- WHAT THE TASK ASKS: Could you format every line of the listing below as a JSON list of strings, one string per line, with blank lines omitted?

━━━━━━━━━━

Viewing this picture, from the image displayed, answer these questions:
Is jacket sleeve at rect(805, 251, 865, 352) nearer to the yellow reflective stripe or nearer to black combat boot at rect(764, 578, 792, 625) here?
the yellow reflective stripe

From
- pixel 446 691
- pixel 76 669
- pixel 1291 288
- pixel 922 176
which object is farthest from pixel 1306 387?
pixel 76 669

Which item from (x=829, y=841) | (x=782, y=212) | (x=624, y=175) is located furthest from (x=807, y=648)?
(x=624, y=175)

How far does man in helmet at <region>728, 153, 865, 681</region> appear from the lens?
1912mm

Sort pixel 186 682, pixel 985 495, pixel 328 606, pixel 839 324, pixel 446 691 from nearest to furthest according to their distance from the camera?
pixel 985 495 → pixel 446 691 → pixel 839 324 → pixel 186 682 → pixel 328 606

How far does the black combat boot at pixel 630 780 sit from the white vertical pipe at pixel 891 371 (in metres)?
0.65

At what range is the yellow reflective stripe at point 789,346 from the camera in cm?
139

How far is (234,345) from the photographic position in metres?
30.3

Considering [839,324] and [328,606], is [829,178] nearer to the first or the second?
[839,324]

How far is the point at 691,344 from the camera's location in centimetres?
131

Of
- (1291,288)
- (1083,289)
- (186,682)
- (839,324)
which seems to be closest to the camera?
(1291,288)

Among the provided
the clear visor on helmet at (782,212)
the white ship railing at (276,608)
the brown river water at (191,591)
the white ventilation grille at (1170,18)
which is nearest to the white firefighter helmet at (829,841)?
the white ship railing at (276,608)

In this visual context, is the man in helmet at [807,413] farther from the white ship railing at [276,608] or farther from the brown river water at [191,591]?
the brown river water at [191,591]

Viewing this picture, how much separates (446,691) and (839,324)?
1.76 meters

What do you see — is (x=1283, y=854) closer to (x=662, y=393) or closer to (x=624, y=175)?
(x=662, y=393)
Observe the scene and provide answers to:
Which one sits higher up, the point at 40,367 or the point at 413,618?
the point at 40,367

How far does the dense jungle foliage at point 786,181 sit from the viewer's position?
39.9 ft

━━━━━━━━━━

- TASK RESPONSE:
[
  "Viewing this picture, from the image displayed, answer these questions:",
  "Is jacket sleeve at rect(805, 251, 865, 352) nearer to the yellow reflective stripe or nearer to black combat boot at rect(764, 578, 792, 625) here?",
  "the yellow reflective stripe",
  "From",
  "- pixel 446 691",
  "- pixel 76 669",
  "- pixel 1291 288",
  "- pixel 922 176",
  "which object is farthest from pixel 1306 387?",
  "pixel 76 669",
  "Which item from (x=829, y=841) | (x=782, y=212) | (x=624, y=175) is located furthest from (x=807, y=648)?",
  "(x=624, y=175)",
  "How far does man in helmet at <region>728, 153, 865, 681</region> appear from the lens?",
  "1912mm",
  "Sort pixel 186 682, pixel 985 495, pixel 328 606, pixel 839 324, pixel 446 691 from nearest to furthest according to their distance from the camera?",
  "pixel 985 495 → pixel 446 691 → pixel 839 324 → pixel 186 682 → pixel 328 606",
  "How far does the black combat boot at pixel 630 780 sit from the white vertical pipe at pixel 891 371 (in metres)?",
  "0.65",
  "At what range is the yellow reflective stripe at point 789,346 from the camera in cm?",
  "139",
  "How far is (234,345) from the photographic position in metres?",
  "30.3",
  "Considering [839,324] and [328,606], is [829,178] nearer to the first or the second?",
  "[839,324]",
  "How far is the point at 691,344 from the camera's location in centimetres?",
  "131",
  "Of",
  "- (1291,288)",
  "- (1083,289)",
  "- (186,682)",
  "- (839,324)",
  "which seems to be closest to the camera?",
  "(1291,288)",
  "Among the provided",
  "the clear visor on helmet at (782,212)",
  "the white ship railing at (276,608)",
  "the brown river water at (191,591)",
  "the white ventilation grille at (1170,18)",
  "which is nearest to the white firefighter helmet at (829,841)?",
  "the white ship railing at (276,608)",
  "In this visual context, is the man in helmet at [807,413] farther from the white ship railing at [276,608] or farther from the brown river water at [191,591]?",
  "the brown river water at [191,591]",
  "Viewing this picture, how much separates (446,691) and (839,324)?",
  "1.76 meters",
  "What do you see — is (x=1283, y=854) closer to (x=662, y=393) or closer to (x=624, y=175)?",
  "(x=662, y=393)",
  "Observe the scene and provide answers to:",
  "Which one sits higher up, the point at 40,367 or the point at 413,618?",
  "the point at 40,367",
  "How far does the dense jungle foliage at point 786,181 sit from the viewer's position?",
  "39.9 ft"
]